Reading Rebecca Dobkins’ storied research about Native
American women and girls interactions in early twentieth century federally
mandated boarding schools has me thinking of all things about the open house at
a local public Montessori school that I could apply (through a lottery system)
to be my son’s kindergarten school for next year. These two schooling situations in most ways
couldn’t be more dissimilar. The
boarding schools described by Dobkins worked actively and without remorse to assimilate
Native American children away from their home cultures, languages and lives. The forces used were long distance separation
from family, difficulty in returning home for any reason and use of legal
language and even force to maintain the authority to separate families. Our local Montessori school is the most
progressive public opportunity available in my county, I, especially as a
white, middle class, academic have a great deal of power/knowledge available to
negotiate my and my child’s position in the school and his entrance to the
school at all. I don’t have any power
over whether he gets in, but I can choose some other kind of schooling option
altogether. I don’t have to send him at
all.
It would seem that the differences
between me and the Native American mothers who I have been reading in Dobkins’

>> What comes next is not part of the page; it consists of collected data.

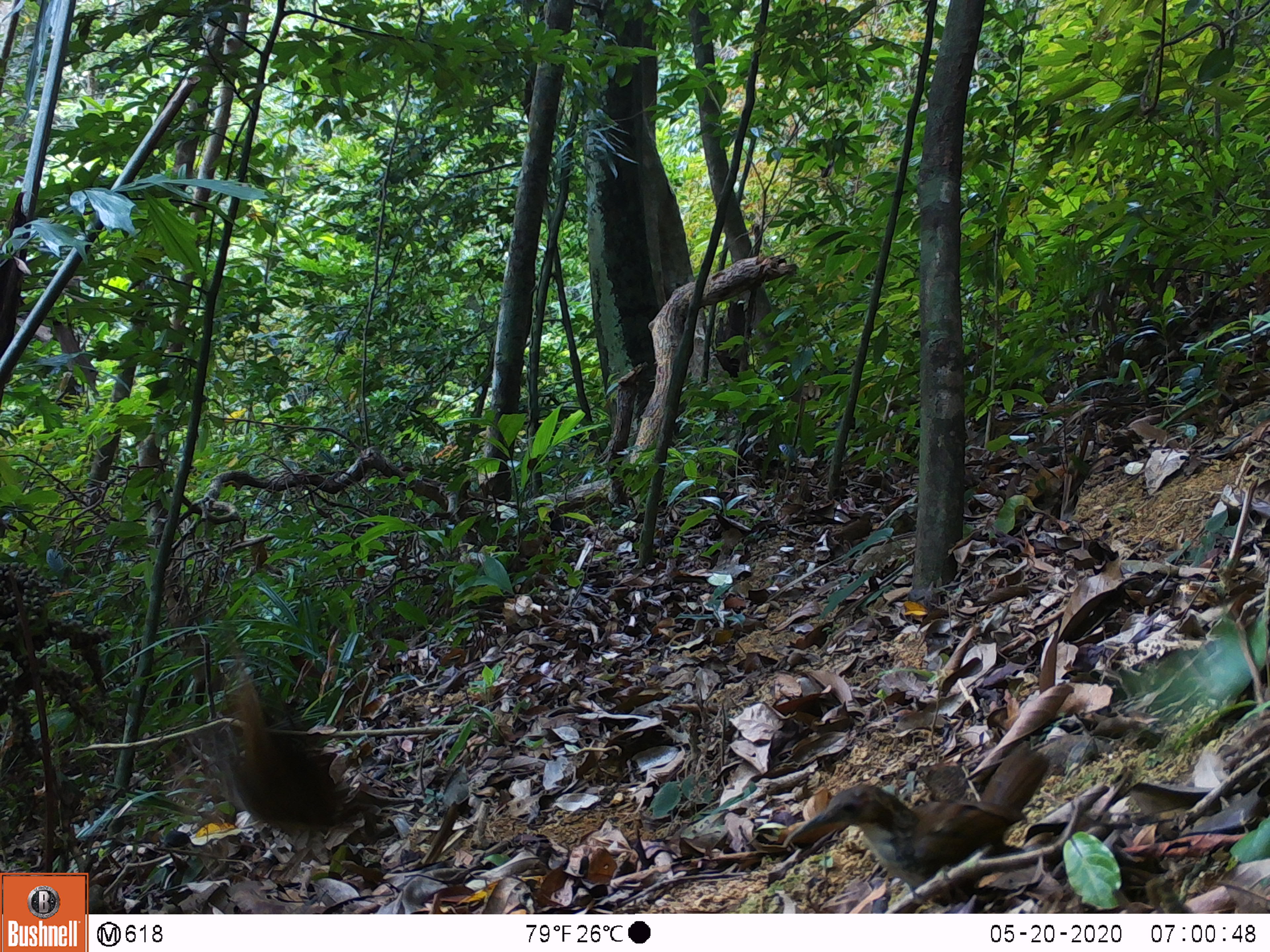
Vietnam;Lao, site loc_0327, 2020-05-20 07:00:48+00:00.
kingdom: Animalia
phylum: Chordata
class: Aves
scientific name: Aves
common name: bird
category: unidentified bird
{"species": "unidentified bird (bird) (Aves)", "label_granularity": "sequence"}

essay are gulfs, but I’m interested in thinking also about the
interconnectedness we share. I was also
reading today Dias Soto and Blue Swadners’ The
Politics of Early Childhood Education.
The first chapter unravels the ways that schooling (again), particularly
college education of some early childhood teachers and mothers worked to
professionalize and make scientific some mothers and some teachers. These professional mothers and teachers, I
can count as both of these, are still under the reign of patriarch through
discourses of white, male generated child development theories or the more
modern neoliberal models of education and child rearing based on new business (still
white and male) dispositions approaches to foster problem solving and
flexibility, for instance. Progressive
schools that take up, for instance, 21st
Century Learner frameworks, seem to work to the success of individual students,
who can be self starters and business-ready but the benefits are not to all
students, but to a few who are already benefiting from the corporate model of
exchange in late capitalism. I am left
feeling cornered. I can option to send
my child to our neighborhood school, where worksheets abound, possibly to the
Montessori alternative (although unlikely since I declined to enter him in the
lottery at age 4, where most slots are taken) or I can homeschool him in a local
community of thoughtful people, but with political consequences of separatism. If I’m not interested in testing, structured
curriculum, focus on “the basics,” then I am not at all compelled to be part of
this public system, and though politically a powerful choice, it is a very
difficult family one to make.
The public schools push me (and family) out in some ways as zealously
as they pulled in the children of the Native American children Dobkins writes
of. This power to separate groups of
people, like women, mothers, who could be united is a major component in the
colonialist efforts of schooling Dobkins illustrates. So while I am faced with resisting guised
power that works through me as a professional and as a mother. My resistance seems separate and different
and scaleless compared to the need for resistance of Native American mothers,
who are marginalized and erased from history even. But as Diaz Soto and Blue Swadner point out my
schooling, my professionalization, has been another tool to create a hierarchy of
differences, separating me from the other women in the world and in history
with whom my resistance could be aligned.
References
Diaz Soto, L. & Blue Swadner, B.
(2006). The politics of early childhood
education. NY: Peter Lang.
Dobkins, R. (1999). Strong language, strong actions:
Native American women writing against federal authority, In M.Bucholtz, A.C. Liang, & L. Sutton (Eds.) Reinventing identities:
The gendered self in discourse. New York: Oxford University Press.